I'm thinking I should get it out.


 
Please Just Let Me Lose Composure For Now





Dear readers, (I'd like to pretend there are actually people reading this ! Haha)
I know right, it's been awhile since the last post. Just so y'know, I've been working relatively hard this two weeks I must say. I know that it's not the best that I'm capable of though.
I know that I can and I need to be working even harder than this, but sometimes I'm hindered by my kindness.
Weird? Not really.At least i thought so myself.
 Oh don't get me wrong though,I'm not to boast & brag that I'm kind.

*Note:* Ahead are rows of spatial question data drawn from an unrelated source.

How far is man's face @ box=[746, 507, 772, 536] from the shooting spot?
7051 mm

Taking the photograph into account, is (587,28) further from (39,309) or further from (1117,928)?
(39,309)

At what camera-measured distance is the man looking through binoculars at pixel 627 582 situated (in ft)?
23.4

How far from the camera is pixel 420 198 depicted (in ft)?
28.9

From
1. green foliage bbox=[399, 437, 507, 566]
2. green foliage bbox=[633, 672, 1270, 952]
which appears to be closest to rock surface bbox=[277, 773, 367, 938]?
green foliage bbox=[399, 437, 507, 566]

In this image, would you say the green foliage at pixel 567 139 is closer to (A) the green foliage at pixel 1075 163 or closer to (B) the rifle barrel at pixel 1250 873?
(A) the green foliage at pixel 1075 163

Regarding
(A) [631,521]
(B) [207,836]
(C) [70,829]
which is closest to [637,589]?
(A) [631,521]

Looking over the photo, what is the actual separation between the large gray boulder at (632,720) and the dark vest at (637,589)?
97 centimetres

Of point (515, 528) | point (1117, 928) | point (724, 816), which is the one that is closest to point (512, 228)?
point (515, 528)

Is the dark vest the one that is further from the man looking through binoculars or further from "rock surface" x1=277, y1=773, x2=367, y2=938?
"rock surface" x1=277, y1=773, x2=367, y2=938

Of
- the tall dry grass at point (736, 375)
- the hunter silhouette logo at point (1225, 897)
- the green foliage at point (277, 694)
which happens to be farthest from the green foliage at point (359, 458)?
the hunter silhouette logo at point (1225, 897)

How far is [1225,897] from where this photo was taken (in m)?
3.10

In fact, I'm not really a fan of boasting.So yeah,whatever.

It's not good I know, But doooooodee...It is not like I can help it and I think it is better than not bothering about how others feel as long as you get what you want right?

Though I know, it's like that in the real world, but hey, if the world's like this, doesn't mean I have to be.

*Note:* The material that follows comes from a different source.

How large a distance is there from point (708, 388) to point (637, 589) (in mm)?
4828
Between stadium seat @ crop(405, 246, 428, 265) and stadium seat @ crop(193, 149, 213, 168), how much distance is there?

Secondly, just a random question, why are there mood swings?
It's annoying.

I was obviously happy this morning & afternoon.
Nothing bad happened to me today.
In fact today is actually pretty good, despite the fact that I was having this headache and stomach pain.
But that's not really a big deal,I thought to myself and it didn't affect me pretty much at first.
One of my friends even asked me why is it that I'm so happy today cause it's scaring them.

PAUSE ....
Huh? o.O
( That's weird, cause back in my old school, me being NOT HAPPY scares my friends. Me being HAPPY DO NOT scare them at all. )

RESUME


I was happy even as I was walking back from campus after the test.
I was STILL happy when I reached the room.
I was STILL happy when I turned on the lappy.
BUT right after I sat down for awhile, I became miserable.
I seriously don't know why.
So I went to sleep to try and get rid of the frustration.
Apparently, I didn't wanna get out of bed when I was already awake.
I've been trying to figure out for the past hours, what is it that made me feel so frustrated SUDDENLY without any reason whatsoever, I repeat, SUDDENLY!.
I can't understand why I'm so miserable right now.
maybe I'm still holding grudge against someone without me realizing.
maybe I'm miserable at the fact that I have heaps of homework to do.
maybe I'm so miserable that I have heaps of revisions to do.

Ahhhh, all this doesn't make sense can!

WHY IS IT THAT I AM I FRUSTRATED RIGHT NOW!
I feel like hitting someone really badly...
I feel like tearing up someone..(that sounds really scary,yes?)
STILL, IT DOESN'T MAKE ANY SENSE!
Now, I don't feel like doing my homework.
I don't feel like doing anything at all.
I don't feel like myself anymore.
I GOT TONES TO DO!

I guess,






I'll Erase Everything.
Reset, Reset







Okay,





I'm blissful
Still.

xoxo.

2 comments:

Darren RyanZn Tan said...

I like the quote, "Life is rough so you gotta be tough.". Inspiring.

Unknown said...

sounds like somebody needs a break yes?